Question

How would I put cos(u^2) in to terms of x using u sub. Could I....

Answer 1

say u=x^2 and du= 2x dx and then say that the integral cos(u^2)du is equal to cos(x)*2x dx

Answer 2

switch that u^2=x

Answer 3

I'm not sure I follow what you're trying to do? Typically you'll have something like
\[\int u\ cos(u^2)\ du\]

Answer 4

the question is integrate cos(u^2)du from cos(x) to 5x

Answer 5

My mistake, Find the derivative of the following y= the integral from cos(x) to 5x of cos(U^2)du

Answer 6

Oh, whew.. Much better ;p

Answer 7

So I assume you put u into terms of x, then integrate, then evaluate, then take the derivative?

Answer 8

Are you taking the derivative with respect to x or with respect to u?

Answer 9

x I think.

Answer 10

It doesn't say?

Answer 11

It should say.

Answer 12

I will put in the equation as stated

Answer 13

Find the derivative of the following function: \[y=\int\limits_{cosx}^{5x} \cos(u^2)du\]

Answer 14

so I decided to let x=u^2 and du=2x so the equation becomes integral of cos(x)*2xdx

Answer 15

I don't think you need to do that. I feel as though they want you to rely on the fundamental theorem of calculus here..

Answer 16

Wait so I can just take the integral of cos(u^2) and then eval for 5x and cos x?

Answer 17

and then take the derivative of the evaluated function?

Answer 18

Oh, wait, sure you can.. just requires a u-sub, then parts. Sorry.

Answer 19

\[\int\limits 2xcos(x) dx \rightarrow 2xsin(x)+2\cos(x)\]

Answer 20

I dunno where to go with it. The answer is sin(x)*cos(cos^2x)+5cos(25x^2)

Answer 21

Ah forgot to change the limits.

Answer 22

You have to do parts again on 2xsin(x) so it repeats and gets you back to 2xcos(x)

Answer 23

It doesn't repeeat does it U=2x du =2 v=sin(x) dv = cos(x)

Answer 24

Oh, you're right.

Answer 25

Wait does the question actually ask? \[d/du \int\limits_{\cos(x)}^{5x} \cos(u^2)du\]

Answer 26

Do the integral and the derivative cancel?

Answer 27

Wait, what did you use for the original u-sub?

Answer 28

u^2=x

Answer 29

\[u^2 = x \implies 2u\ du = dx \implies du = \frac{1}{2\sqrt{x}}dx\]

Answer 30

So I don't think you're using the right integral.

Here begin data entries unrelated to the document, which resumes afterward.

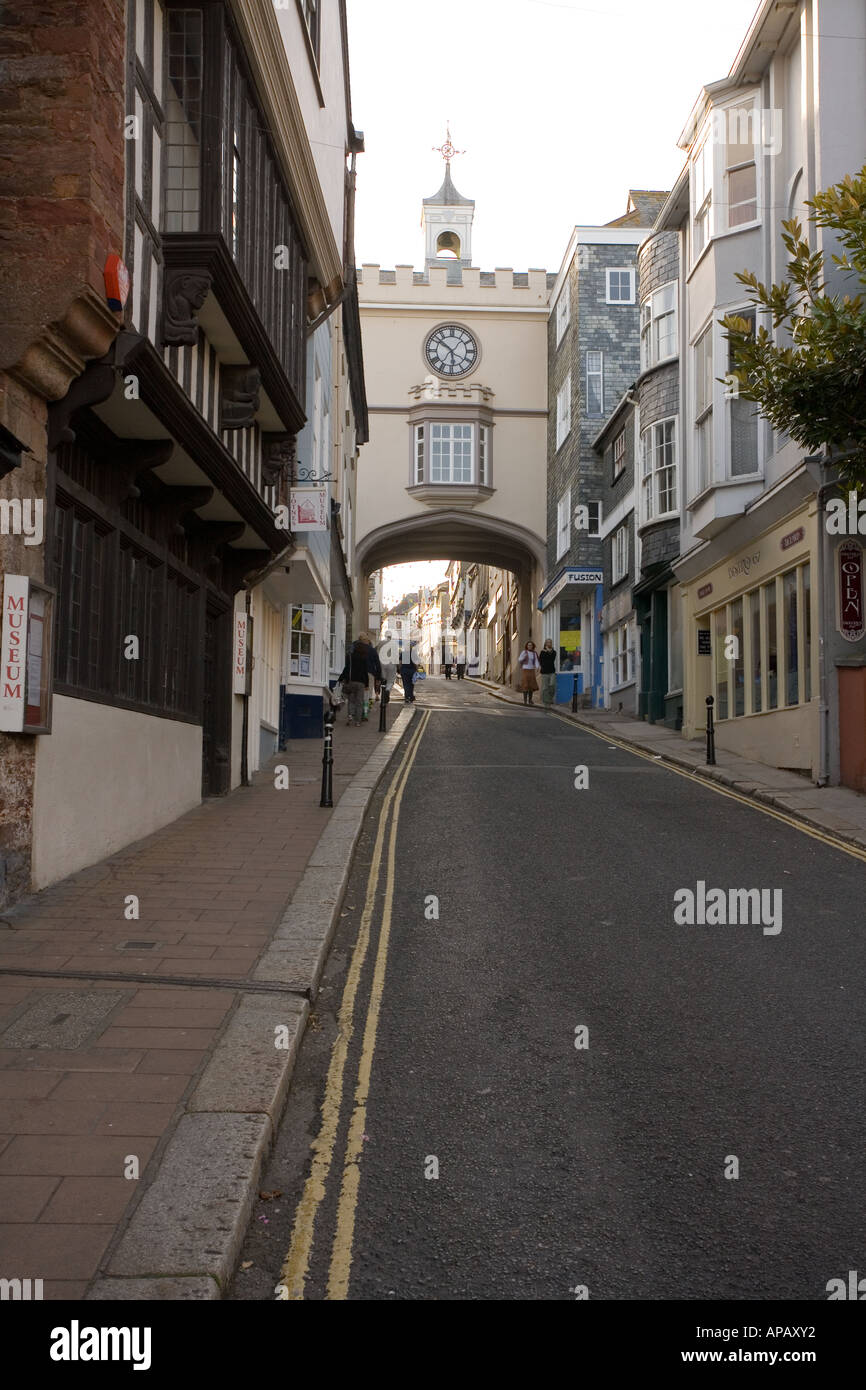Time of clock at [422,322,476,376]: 5:51
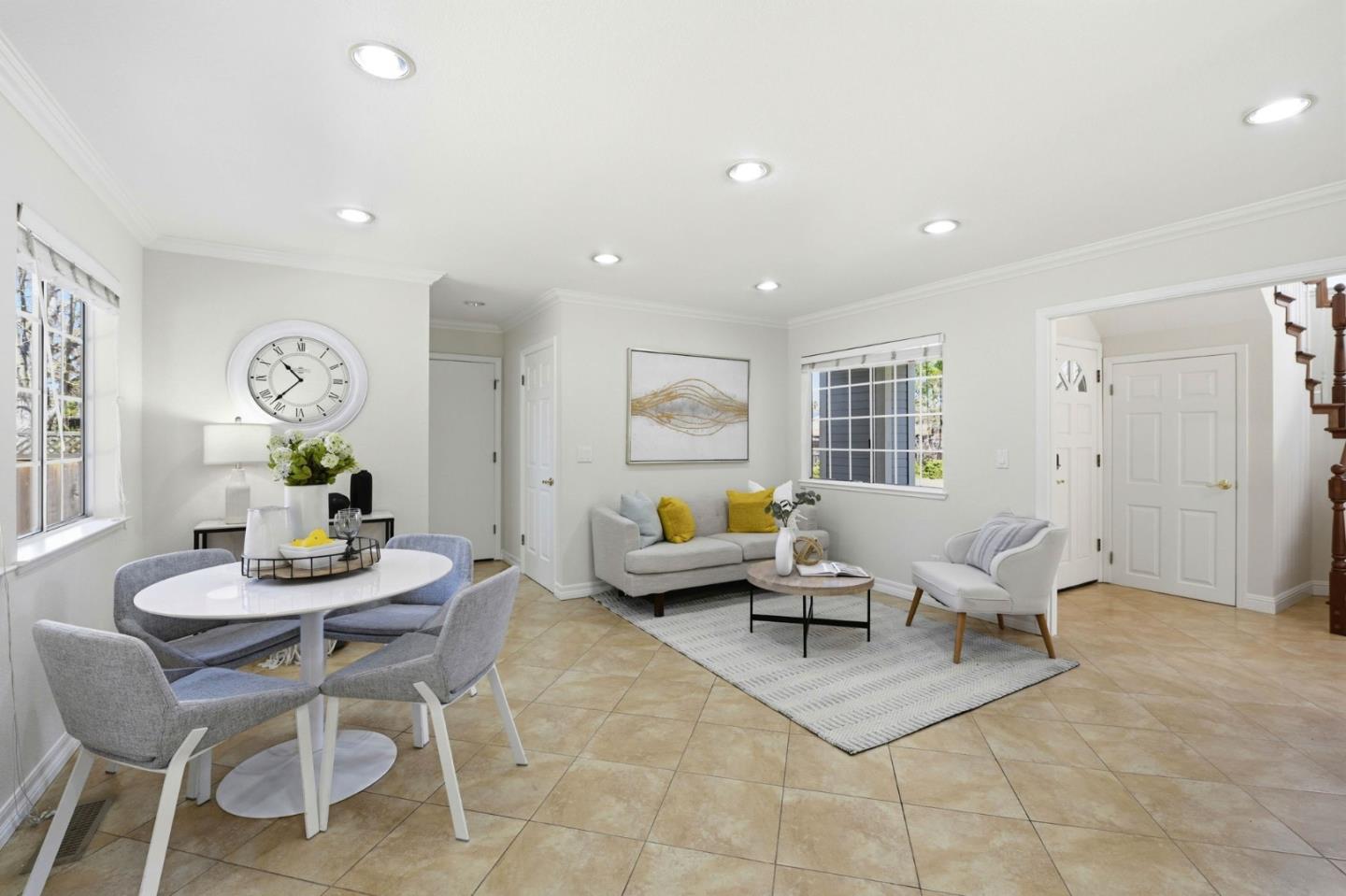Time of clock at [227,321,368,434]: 10:36
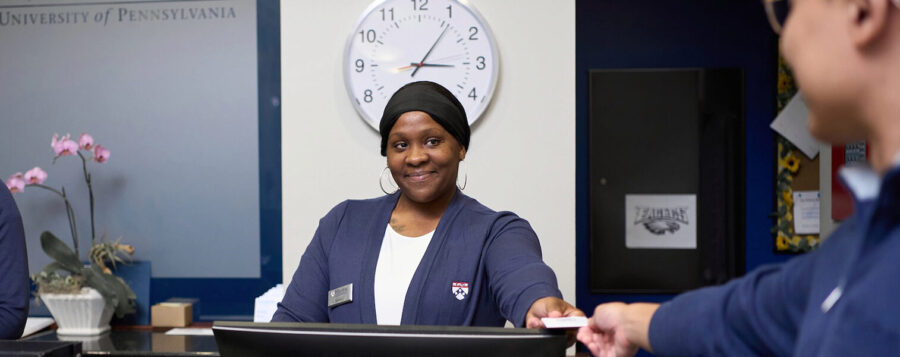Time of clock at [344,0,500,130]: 3:06
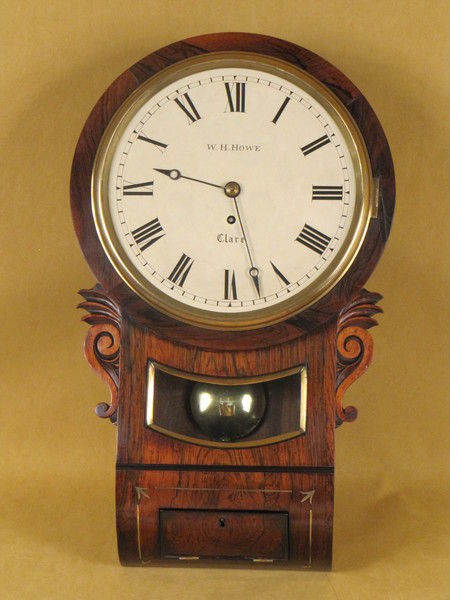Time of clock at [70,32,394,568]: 9:27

\[\int cos(u^2)du = \int {cos(x) \over 2\sqrt{x}}dx\]

Answer 31

Probably I was using du=2xdx

Answer 32

I can see why it would be 1/2x I don't see how it is root x

Answer 33

Because \(u^2 = x \implies u = \sqrt{x}\)

So
\[2u\ du = dx \implies du = \frac{1}{2u}dx = \frac{1}{2\sqrt{x}}dx\]

Answer 34

I think we need to use the fundamental theorem. And I think it'll make this much easier..

Answer 35

Oh I see.

Answer 36

Lets see here. Lets assume that \[F(u) = \int cos(u^2) du\]
\[\implies \int\limits_{\cos(x)}^{5x} \cos(u^2)du = F(5x) - F(cos(x))\]
Right?

Answer 37

Right

Answer 38

Ok, well if \[F(u) = \int cos(u^2) du\]
Then\[\frac{d}{du}F(u) = cos(u^2) \]

Answer 39

Right?

Answer 40

I see so the integral and the derivative cancel?

Answer 41

differential*

Answer 42

Yes. That's the fundamental theorem of calculus. Integration and derivatives are inverses of eachother (plus or minus a constant).

Answer 43

So the question is just asking cos(5x^2)-cos(cos(x^2)

Answer 44

So that means that
\[\frac{d}{dx} \int\limits_{\cos(x)}^{5x} \cos(u^2)du =\frac{d}{dx}[ F(5x) - F(cos(x))]\]\[= cos((5x)^2)( \frac{d}{dx}[5x]) - cos(cos^2(x))(\frac{d}{dx}[cos(x)])\]\[=?\]

Answer 45

Oh snap. 5cos(25x^2)+sin*cos(cos^2(x)) which is the answer.

Answer 46

So just have to remember that the derivative undoes the integral, then be sure to use the chain rule since your limits are functions of another variable.

Answer 47

That's it great thanks.